In “My Sailor, My Love,” Annie (Brid Brennan) doesn’t know that when she’s fishing out an old captain’s outfit out of the trash that she’s picked up a life jacket. It’s one of many things she only gradually comes to realize after starting to take care of Howard (James Cosmo), whose daughter Grace (Catherine Walker) thinks he could use someone around the house to cook and clean with his seafaring days well behind him. He isn’t far from the ocean, living on the coast, but unlikely to dip back in, which is why he isn’t all that pleased at Annie’s arrival when he’s rather be left alone, unhappy when even his own daughter shows up on weekends. However, he recognizes Annie’s rescuing something more than the jacket when she retrieves his old fatigues, recognizing maybe he shouldn’t have offered a hundred dollars more a month to her not to darken his doorstep.

- Data shown -
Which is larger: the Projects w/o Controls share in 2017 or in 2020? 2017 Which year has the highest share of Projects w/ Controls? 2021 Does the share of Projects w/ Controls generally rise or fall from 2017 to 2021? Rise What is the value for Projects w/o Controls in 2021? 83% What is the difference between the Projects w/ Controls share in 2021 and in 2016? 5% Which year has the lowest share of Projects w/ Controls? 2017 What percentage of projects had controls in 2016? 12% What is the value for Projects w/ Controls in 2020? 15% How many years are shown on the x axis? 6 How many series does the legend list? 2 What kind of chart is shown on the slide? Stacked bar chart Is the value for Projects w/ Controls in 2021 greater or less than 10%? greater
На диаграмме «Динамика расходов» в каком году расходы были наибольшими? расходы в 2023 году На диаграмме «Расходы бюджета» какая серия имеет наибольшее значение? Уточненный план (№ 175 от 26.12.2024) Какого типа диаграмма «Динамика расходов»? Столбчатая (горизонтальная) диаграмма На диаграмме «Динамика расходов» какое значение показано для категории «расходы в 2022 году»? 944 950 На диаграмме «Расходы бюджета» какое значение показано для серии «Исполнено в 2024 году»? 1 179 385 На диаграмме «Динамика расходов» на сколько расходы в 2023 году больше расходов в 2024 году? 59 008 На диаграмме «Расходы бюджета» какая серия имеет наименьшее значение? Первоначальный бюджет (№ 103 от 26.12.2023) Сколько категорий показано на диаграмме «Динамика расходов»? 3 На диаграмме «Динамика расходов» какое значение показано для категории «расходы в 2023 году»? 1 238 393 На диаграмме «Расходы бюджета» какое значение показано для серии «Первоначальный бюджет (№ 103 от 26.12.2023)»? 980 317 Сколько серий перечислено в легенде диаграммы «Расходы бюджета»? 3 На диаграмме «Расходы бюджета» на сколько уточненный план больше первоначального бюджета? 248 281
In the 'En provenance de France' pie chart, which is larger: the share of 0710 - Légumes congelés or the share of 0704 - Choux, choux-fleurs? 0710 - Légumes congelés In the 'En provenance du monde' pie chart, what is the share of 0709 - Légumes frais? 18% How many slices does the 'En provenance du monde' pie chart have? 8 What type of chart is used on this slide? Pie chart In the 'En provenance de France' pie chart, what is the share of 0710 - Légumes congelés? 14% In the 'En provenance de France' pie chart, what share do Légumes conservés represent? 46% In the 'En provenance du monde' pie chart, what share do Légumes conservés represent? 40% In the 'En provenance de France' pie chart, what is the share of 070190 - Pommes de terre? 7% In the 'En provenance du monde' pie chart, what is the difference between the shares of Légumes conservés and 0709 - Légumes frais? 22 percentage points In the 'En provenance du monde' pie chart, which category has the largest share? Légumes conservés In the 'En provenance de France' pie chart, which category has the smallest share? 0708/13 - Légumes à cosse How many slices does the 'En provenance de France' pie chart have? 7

- Using the information -
1. Decide whether each statement below agrees with the film review of “My Sailor, My Love.” Answer yes or no for each, quoting the deciding words from the review. (a) Grace is Howard's daughter. (b) Howard is pleased when Annie arrives. (c) Howard lives far inland, away from the ocean.
2. Rewrite the paragraph of the film review beginning "In “My Sailor, My Love,” Annie" as a short bulleted list that keeps its main facts.
3. Continue the film review of “My Sailor, My Love” from the point where it stops.

- Results of the tasks -
1.
(a) Yes: "whose daughter Grace (Catherine Walker)"
(b) No: "he isn’t all that pleased at Annie’s arrival"
(c) No: "He isn’t far from the ocean, living on the coast"

2.
- Annie (Brid Brennan) starts taking care of Howard (James Cosmo), a former seafarer.
- Howard's daughter Grace (Catherine Walker) thinks he needs someone to cook and clean for him.
- Howard lives on the coast but is unlikely to go back to sea.
- He would rather be left alone and is unhappy about Annie's arrival, and even about his daughter's weekend visits.
- Annie fishes his old captain's outfit out of the trash without realizing its significance.
- Howard recognizes that by retrieving it, she is rescuing something more than the outfit.

3.
Forgiveness doesn’t come easily in the latest from Klaus Haro, though Annie is glad when she decides to return to Howard’s home while the same can’t be said for Grace, whose desire to see her father cared for seems like overcompensation for the love he‘s withheld from her for years. It makes for a juicy drama and a tender romance as Annie and Howard find a lot to like about one another and Grace only grows more alienated as the long and winding road it takes for her to come from the city to visit seems like it’s less and less worth the effort. However, director Klaus Härö makes the journey worthwhile in his English-language debut after making a series of charmers out of his native Finland such as “The Fencer” and “One Last Deal,” heading for the Irish coastline to witness the enlivening warmth Howard experiences upon opening his heart to another after it’s long been closed to his own flesh and blood.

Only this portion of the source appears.